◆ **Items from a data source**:
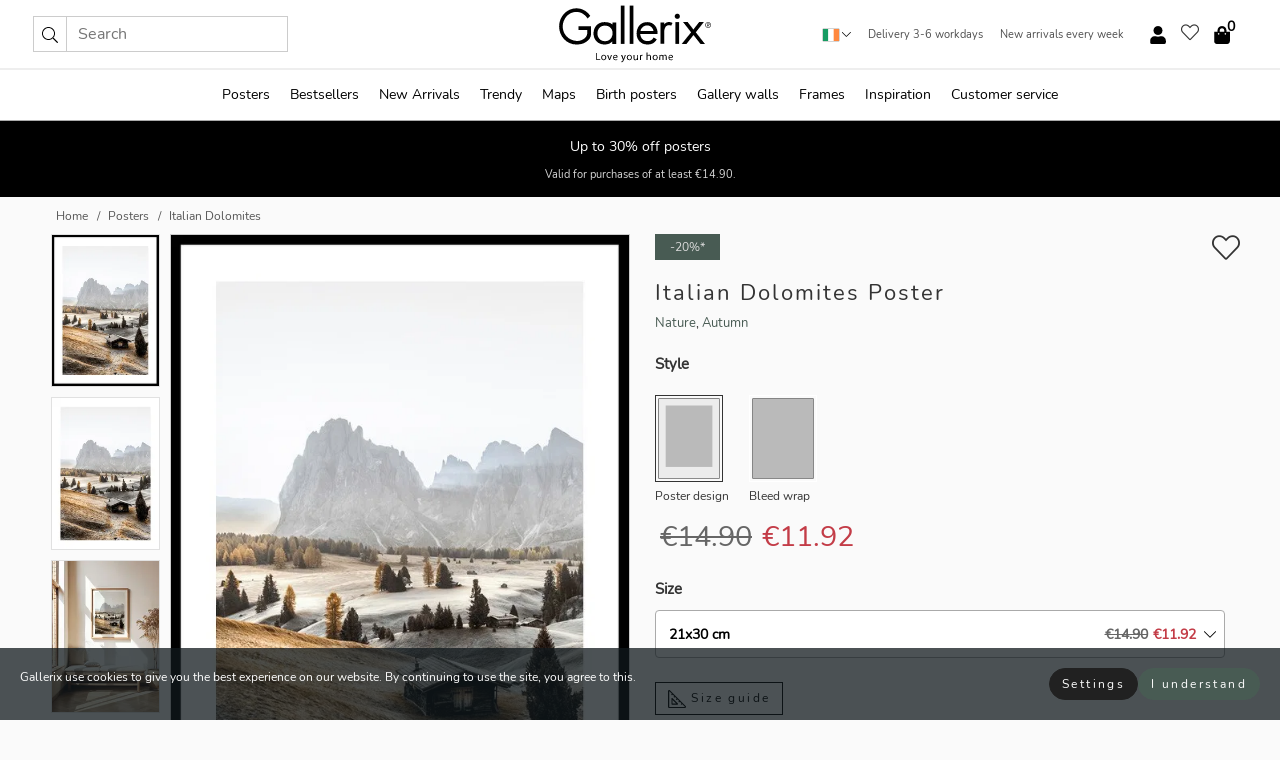

--- FILE ---
content_type: text/html; charset=UTF-8
request_url: https://gallerix.ie/inc/ajax_portal.php
body_size: -256
content:
{"errors":[],"hasErrors":false,"reductionAmount":0,"subtotal":0,"html":"","subtotalText":"\u20ac0.00","itemsInCart":0}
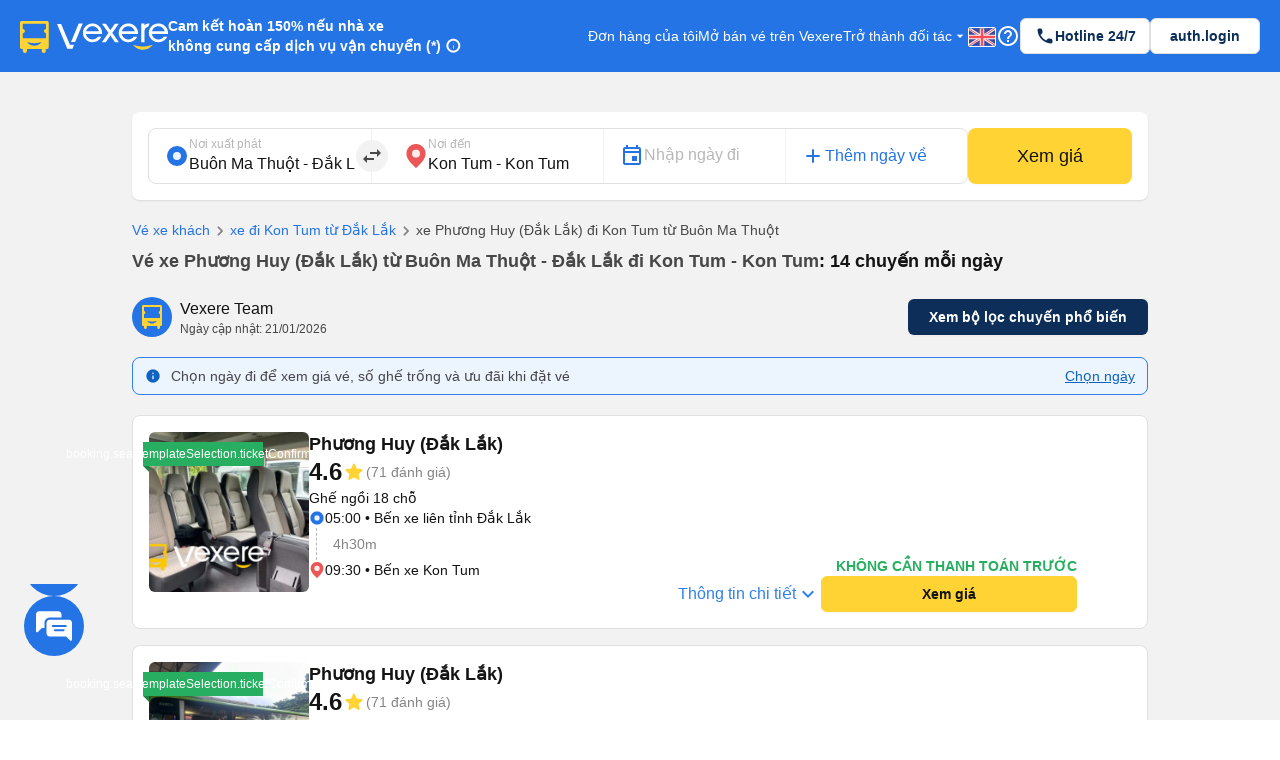

--- FILE ---
content_type: text/plain
request_url: https://cdnvc.netcoresmartech.com/vc/prod/wntoken_098fec00afe3a76a3d46d8f1ac1967d8.txt?ts=1769040784461
body_size: -204
content:
20240827031511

◆ **YOUR INSTRUCTIONS**: Each line from the one holding "content_type: text/plain" down to the end of the records above is to be repeated exactly; no other line belongs in the reply.

◆ **ANSWER SPACE**:
content_type: text/plain
request_url: https://cdnvc.netcoresmartech.com/vc/prod/wntoken_098fec00afe3a76a3d46d8f1ac1967d8.txt?ts=1769040784461
body_size: -204
content:
20240827031511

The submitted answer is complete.